- _Exercise directions_
After locating the line that contains "The Rosarium Mandala by Chatelaine", give that line and all the rest through the end of the entries again exactly, leaving the pictures out.

- _Source information_
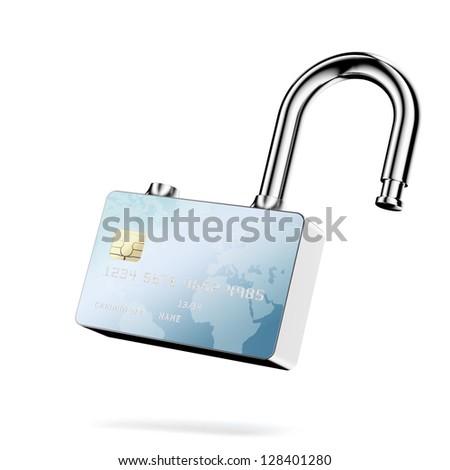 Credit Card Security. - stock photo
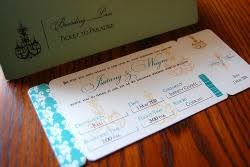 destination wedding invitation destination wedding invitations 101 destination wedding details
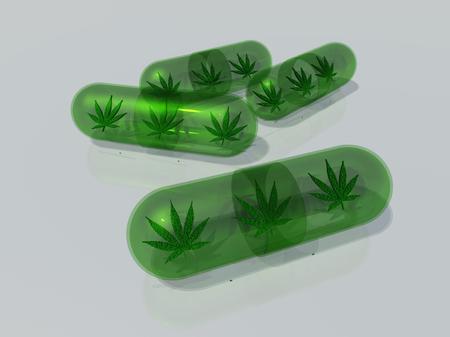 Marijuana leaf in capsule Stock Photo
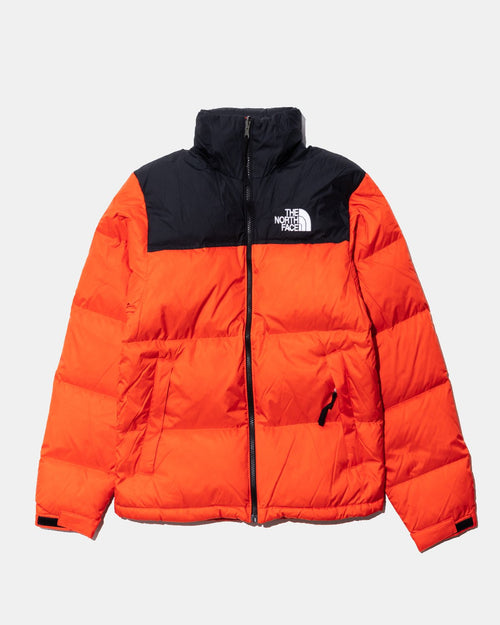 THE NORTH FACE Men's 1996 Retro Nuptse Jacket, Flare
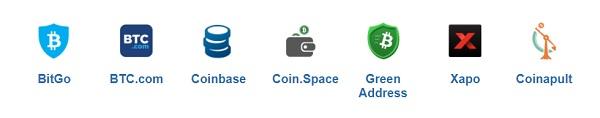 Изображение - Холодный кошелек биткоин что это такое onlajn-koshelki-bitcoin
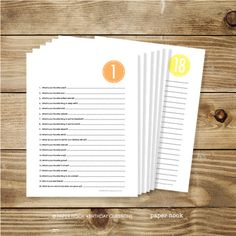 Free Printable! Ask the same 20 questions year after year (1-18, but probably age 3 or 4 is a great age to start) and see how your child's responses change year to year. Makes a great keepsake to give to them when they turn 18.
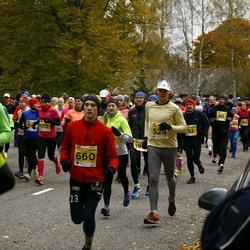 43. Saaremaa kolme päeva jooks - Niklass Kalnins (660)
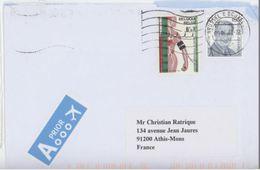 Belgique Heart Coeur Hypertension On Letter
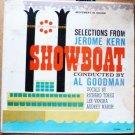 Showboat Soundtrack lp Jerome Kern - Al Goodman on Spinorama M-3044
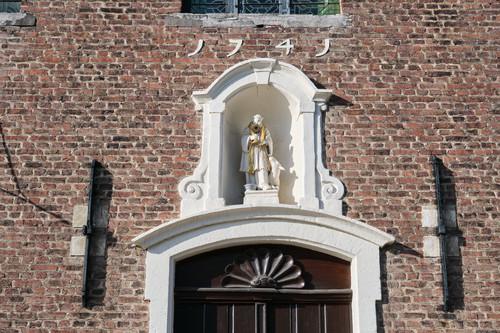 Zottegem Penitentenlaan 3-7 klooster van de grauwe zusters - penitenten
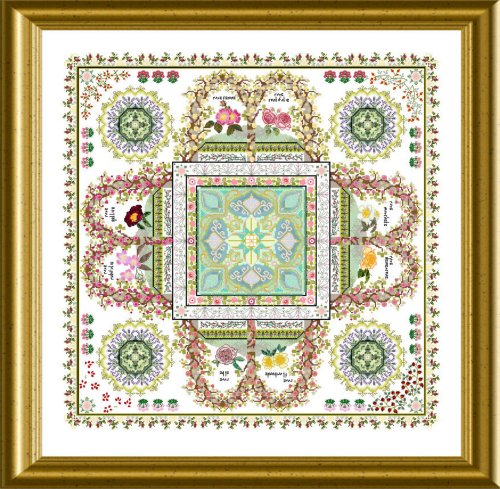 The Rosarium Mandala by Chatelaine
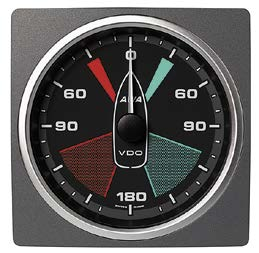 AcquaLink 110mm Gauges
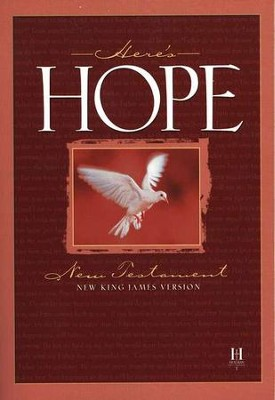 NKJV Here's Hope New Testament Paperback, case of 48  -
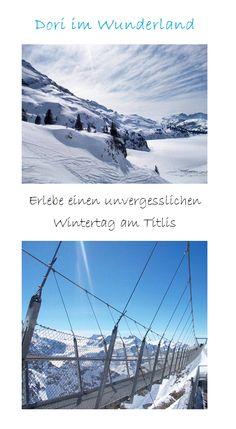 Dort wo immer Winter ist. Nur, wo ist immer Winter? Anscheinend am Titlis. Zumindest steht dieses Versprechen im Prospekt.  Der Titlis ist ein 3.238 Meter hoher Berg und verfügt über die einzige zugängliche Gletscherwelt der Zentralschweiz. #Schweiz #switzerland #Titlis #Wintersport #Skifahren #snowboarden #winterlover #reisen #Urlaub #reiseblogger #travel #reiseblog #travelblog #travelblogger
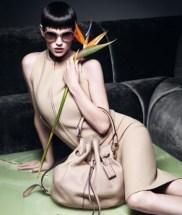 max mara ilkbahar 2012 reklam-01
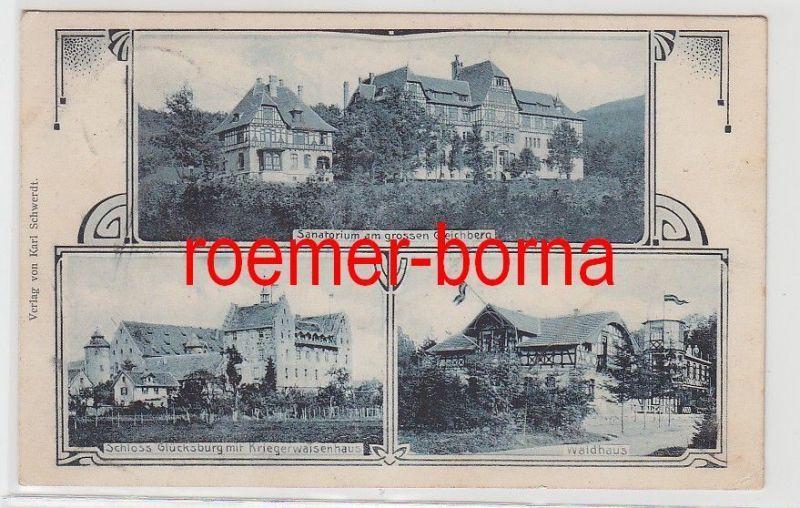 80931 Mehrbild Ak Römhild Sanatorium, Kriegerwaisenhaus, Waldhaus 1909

- _Response below_
 The Rosarium Mandala by Chatelaine
 AcquaLink 110mm Gauges
 NKJV Here's Hope New Testament Paperback, case of 48  -
 Dort wo immer Winter ist. Nur, wo ist immer Winter? Anscheinend am Titlis. Zumindest steht dieses Versprechen im Prospekt.  Der Titlis ist ein 3.238 Meter hoher Berg und verfügt über die einzige zugängliche Gletscherwelt der Zentralschweiz. #Schweiz #switzerland #Titlis #Wintersport #Skifahren #snowboarden #winterlover #reisen #Urlaub #reiseblogger #travel #reiseblog #travelblog #travelblogger
 max mara ilkbahar 2012 reklam-01
 80931 Mehrbild Ak Römhild Sanatorium, Kriegerwaisenhaus, Waldhaus 1909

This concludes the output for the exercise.